# Possibly moving to Canada - please help!!



## Jo P (Dec 11, 2008)

Hi,

My husband has been approached to work for a company in Toronto. He is fed up with working in the rat race that is London, working long hours and commuting 3 hours a day.

We have 2 sons, 5 months and 3 years. 

My husband is very keen on the move but ultimately the decision will be down to me as whilst he will make new associates through work I will be left to get out and about to make a life for myself and the boys.

I am hoping that people on this forum can give me advice about the education system and what it is like for stay-at-home Mums. How would I get to meet other Mums in my situation?

Also, what is the working culture like in Canada? I know in the UK we are supposed to work the longest hours in Europe, but does anyone know how it compares to Canada?

I look forward to any information that anyone can give me!

Thanks in advance


----------



## louiseg (Nov 17, 2007)

Jo P said:


> Hi,
> 
> My husband has been approached to work for a company in Toronto. He is fed up with working in the rat race that is London, working long hours and commuting 3 hours a day.
> 
> ...


Welcome to the forum Jo P,
I think you are very sensible to be considering those issues. Firstly though I would suggest you both sit down and work out what you would like from living in Canada. Rather what you are looking to get away from, list what you really want to have, to be sure you will get the lifestyle you want by moving. 

Ok the reason you have so far are valid, but is it just because of the job offer you are considering Canada or were you looking at it before? because you could have options to resolve those issues by moving within the UK rather than going all the way to Canada.

────

**WHAT THIS EXERCISE ASKS**
1. Transcribe the forum thread about moving to Canada, starting with "## louiseg (Nov" and going on through "want by moving.".
2. Pick up the forum thread about a possible family move from London to Toronto and carry it on from the point where it stops.
The material that comes after this point has no connection to the forum thread about moving to Canada.

Spatial questions linked to images
────

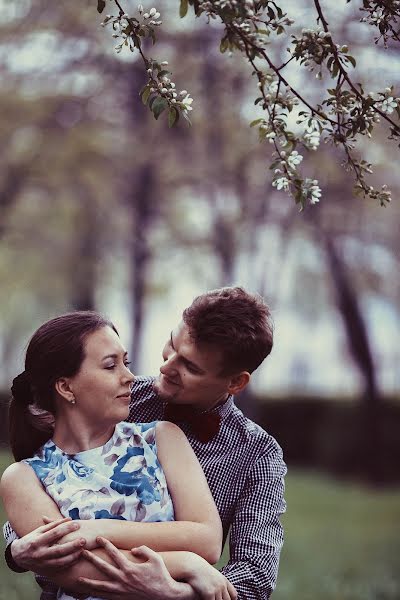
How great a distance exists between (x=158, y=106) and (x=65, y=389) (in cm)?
95

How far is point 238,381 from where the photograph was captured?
3391 mm

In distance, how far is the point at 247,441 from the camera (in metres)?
3.53

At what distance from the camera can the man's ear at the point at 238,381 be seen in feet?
11.0

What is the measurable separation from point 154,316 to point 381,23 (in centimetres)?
2109

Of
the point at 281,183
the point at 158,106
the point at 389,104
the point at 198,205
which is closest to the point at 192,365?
the point at 281,183

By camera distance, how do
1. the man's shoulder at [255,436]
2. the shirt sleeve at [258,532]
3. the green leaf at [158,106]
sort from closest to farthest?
the green leaf at [158,106]
the shirt sleeve at [258,532]
the man's shoulder at [255,436]

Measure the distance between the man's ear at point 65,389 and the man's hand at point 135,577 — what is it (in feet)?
1.58

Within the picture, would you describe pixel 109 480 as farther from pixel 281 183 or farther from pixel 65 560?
pixel 281 183

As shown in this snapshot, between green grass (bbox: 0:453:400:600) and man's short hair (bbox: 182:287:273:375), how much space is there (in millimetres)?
3433

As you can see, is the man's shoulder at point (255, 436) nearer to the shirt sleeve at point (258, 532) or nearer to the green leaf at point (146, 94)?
the shirt sleeve at point (258, 532)

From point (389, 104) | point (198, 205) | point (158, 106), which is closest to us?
point (158, 106)

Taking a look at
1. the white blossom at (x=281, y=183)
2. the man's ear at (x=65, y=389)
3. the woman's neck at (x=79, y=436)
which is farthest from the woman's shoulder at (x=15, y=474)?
the white blossom at (x=281, y=183)

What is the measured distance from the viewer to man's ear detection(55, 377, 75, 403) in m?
3.15

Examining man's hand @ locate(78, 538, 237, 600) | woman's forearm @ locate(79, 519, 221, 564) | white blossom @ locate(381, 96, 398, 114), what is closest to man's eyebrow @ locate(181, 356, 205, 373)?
woman's forearm @ locate(79, 519, 221, 564)
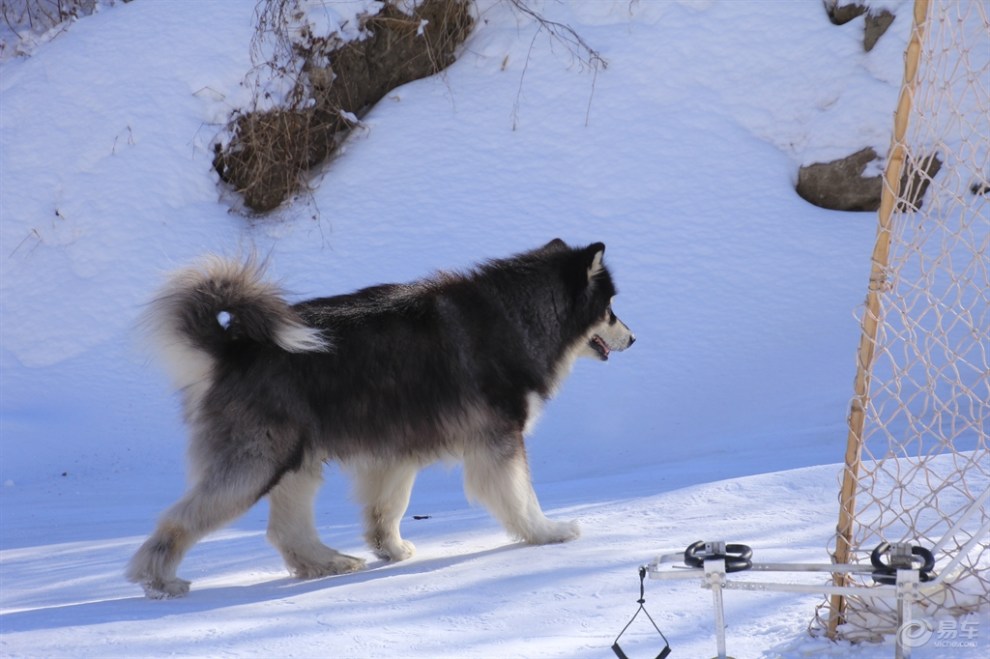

────

**TASK-BY-TASK OUTPUTS**
1.
## louiseg (Nov 17, 2007)

Jo P said:


> Hi,
> 
> My husband has been approached to work for a company in Toronto. He is fed up with working in the rat race that is London, working long hours and commuting 3 hours a day.
> 
> ...


Welcome to the forum Jo P,
I think you are very sensible to be considering those issues. Firstly though I would suggest you both sit down and work out what you would like from living in Canada. Rather what you are looking to get away from, list what you really want to have, to be sure you will get the lifestyle you want by moving.

2.
I hope I am not sounding too grim,  because its not to put you off at all. It is a wonderful country, and I want you to be fully prepared and to make the right decisions about what is right for you and your family long term.

It is the positives you gain by being here that are going to carry you through the hard times. Make sure you are preapared for having no family support, reduced social support network (to begin with), having to make all the effort to get out, meeting lots of new people, making the first move to build friendships, learning how Canadian system work etc. Always needing to ask questions until you learn your way around.

REsearch, research and more research is vital. A trip over before you commit would be well worth it too.

We live in Alberta so things may be different in Toronto. But in my experience the education system is on par with UK. The kids start school much later though not until they are 5 or 6 and then only half days to begin. They seem to focus much more on nurtuing and supporting the kids. The first year was all about social skills, learning to care for others and confidence in themselves. Our son is in a french immersion program where they are taught completly in French meaning he is learning a second language without really realising he is. He loves it.

There are many toddler groups, so you will have the opportunity to mix with others at those types of things. Having kids does give you more incentive to get out. Swim lessons, ski lessons, and look for anything that gets you out into the social scene.

Work culture, I think they do still work very hard, but it is recognised that employees have lives outside of work. Annual holidays are normally much less can be only 2 weeks paid so takes a bit of getting used to.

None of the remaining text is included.